個人の不注意という思考停止から脱却し、組織的な対策へとつなげるためのハイブリッド分析アプローチには、3つの決定的な展開プロセスがあります。
第1に、m-SHELLの5つの要素を用いて、人と環境の「不適合(エラーの温床)」を多角的に洗い出すことです。m-SHELLでは、中心にいる本人(Liveware)を取り巻く要素を、経営・管理体制(Management)、ソフトウェア・ルール(Software)、機械・設備(Hardware)、環境(Environment)、周囲の人間関係(Liveware)の5つに分類します。災害が起きた際、本人の行動だけを見るのではなく、「マニュアル(S)は分かりにくくなかったか」「機械の操作パネル(H)の配置に無理はなかったか」「現場の照明や温度(E)は適切だったか」「上司への報告のしやすさ(L)はどうだったか」といった相互のつながりを徹底的に検証し、人と環境のミスマッチを浮き彫りにします。

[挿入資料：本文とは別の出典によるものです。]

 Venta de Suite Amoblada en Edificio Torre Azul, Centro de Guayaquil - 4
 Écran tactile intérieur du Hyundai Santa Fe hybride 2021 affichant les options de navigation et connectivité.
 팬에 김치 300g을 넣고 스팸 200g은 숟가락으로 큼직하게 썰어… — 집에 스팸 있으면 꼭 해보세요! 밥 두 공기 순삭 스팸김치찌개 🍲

第2に、抽出されたミスマッチを起点として「なぜなぜ分析」を深く掘り下げることです。m-SHELL分析によって「マニュアルが守られていなかったのは、記載が複雑すぎたから(LとSのミスマッチ)」という事実が見つかったら、そこからなぜなぜ分析をスタートします。「なぜ記載が複雑だったのか」「なぜ現場の意見を反映して改定されなかったのか」「なぜ定期的な見直しの仕組みが機能していなかったのか(Mの課題)」というように、なぜを5回繰り返します。これにより、本人の不注意という表面的な要因を通り越し、最終的に経営層や管理体制の不備という「真の組織的要因」にまで確実にたどり着くことができます。
第3に、分析の全プロセスに現場の従業員を巻き込み、「責めない安全文化」を定着させることです。この複合分析を行う際、最も重要なのは「誰が悪いか」を追究するのではなく、「何がエラーを引き起こしたか」に集中することです。現場のメンバーと一緒に分析を行うことで、従業員自身も気づいていなかった潜在的なリスクや作業のやりにくさが次々と可視化されます。不安全な状態を報告しても叱責されず、プロセスや設備が改善されるという体験を積み重ねることで、現場の安全に対する当事者意識と信頼関係は爆発的に高まります。
労災の原因を個人の問題で終わらせることは、経営における最大のリスクマネジメントの放棄です。人と環境のミスマッチを科学的に暴き出し、システムとして現場の安全を担保する仕組みを構築すること。
従業員が安心してその能力を120%発揮し、一切の危険に脅かされることなく笑顔で家族の元へ帰れる職場をつくり上げることこそが、持続可能で強靭な世界基準の製造企業を築くための、経営者の絶対的な使命です。